Models progress through a series of status transitions from upload to availability:

Status Description
uploading Model files are being uploaded. Not yet available for inference.
validating Upload complete. The system is validating model files, extracting metadata (architecture, parameters, context length), and checking compatibility.
ready Validation passed. The model can be assigned to endpoints and loaded on backends.
error Validation failed. The validationError field contains details about what went wrong. Fix the issue and re-upload or revalidate.

You can trigger revalidation of a model using xeroctl models revalidate <model-id> or the POST /models/:modelId/revalidate API endpoint. This re-checks model files and updates metadata without re-uploading.

Model Loading

When a model is assigned to an endpoint and a request arrives, the router sends a load request to a compatible backend. The backend auto-configures:

  • Context length -- Auto-detected from model config if not specified.
  • Max sequences -- Auto-calculated based on available resources.
  • Quantization -- Selected based on model size vs available GPU VRAM (see Quantization).

Workload Types

Each model can be tagged with a workload type that describes its primary use case:

Type Description
chat General-purpose conversational models. Default workload type.
code Code generation and completion models.
reasoning Models optimized for chain-of-thought and analytical tasks.
embedding Text embedding models for semantic search and similarity.
multilingual Models with strong multilingual support.

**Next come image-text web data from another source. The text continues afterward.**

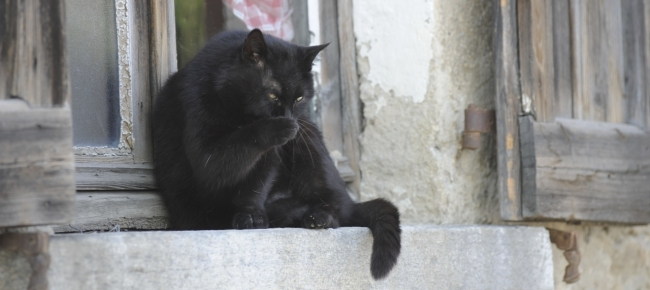 Impegno Per I Gatti Senzatetto Laregione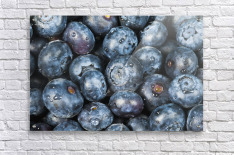 Close up shot of several fresh blueberries.  Acrylic Print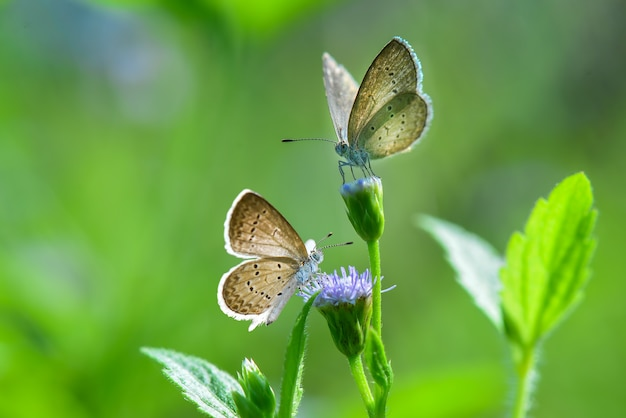 Coppia farfalla sul fiore in sfondo verde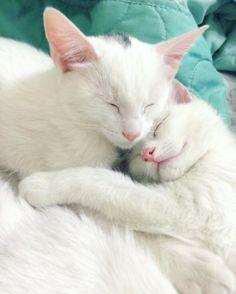 gatas gemeas olhos heterocromáticos (9) at - Catsincare.com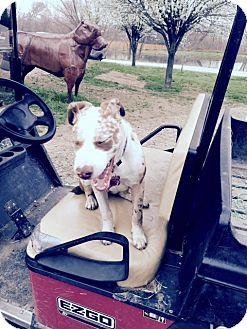 Blue Heeler/Catahoula Leopard Dog Mix Puppy for adoption in McKinney, Texas - Cherry
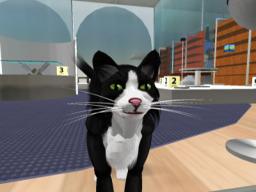Katz Ninetails
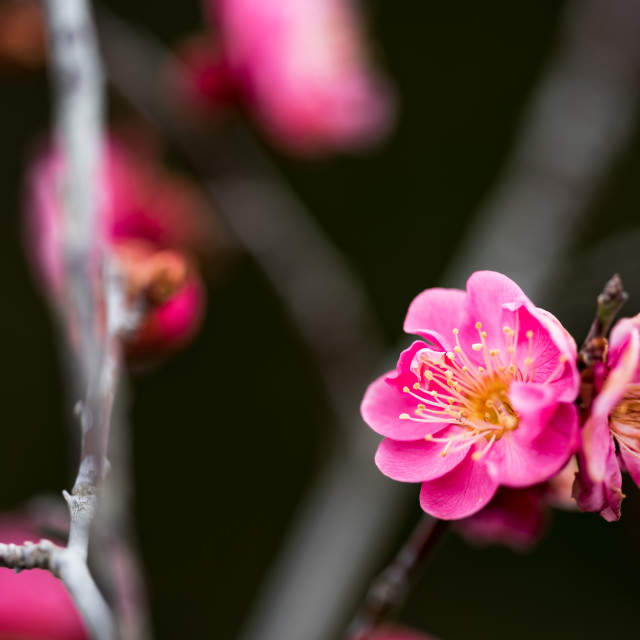 """""""Red Japanese apricot"""" stock image"""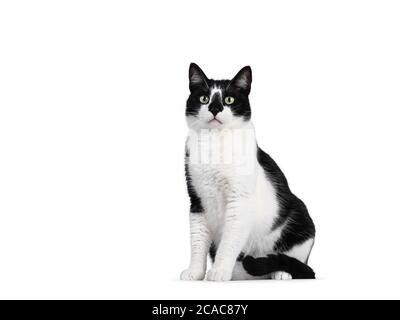 Cute black and white house cat, sitting side ways. Looking beside camera with mesmerizing green eyes. Isolated on white background. - Stock Photo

Workload type is used for filtering in the model catalog and does not affect inference behavior or routing.

Quantization

Quantization reduces model size and memory requirements by using lower-precision number formats. Xerotier supports both pre-quantized models and runtime quantization.

Pre-Quantized Models

Some models are distributed with quantization already applied. These models have isPreQuantized: true and include details about the method used:

Field Description
preQuantizationMethod Method used: compressed-tensors, gptq, or awq.
preQuantizationBits Precision: 4 or 8 bits.

Runtime Quantization

If a model does not fit in available GPU memory at full precision, the backend agent can apply runtime quantization automatically. The load acknowledgment includes:

  • appliedQuantization -- The method applied (e.g., "bitsandbytes", "fp8", "bitsandbytes-fp4", "awq", "gptq").
  • quantizationReason -- Why this method was chosen: "native_fits", "pre_quantized", "runtime_quantization", or "cannot_fit".

Runtime quantization is transparent to the user. The model functions the same way, but with slightly reduced precision and memory footprint.

MoE Model Support

Mixture-of-Experts (MoE) models are supported. MoE-specific metadata fields include numExperts (total experts in the model) and numExpertsPerTok (experts activated per token). MoE models can benefit from tuned kernel configurations, configurable via the backend agent's --enable-moe-config flag.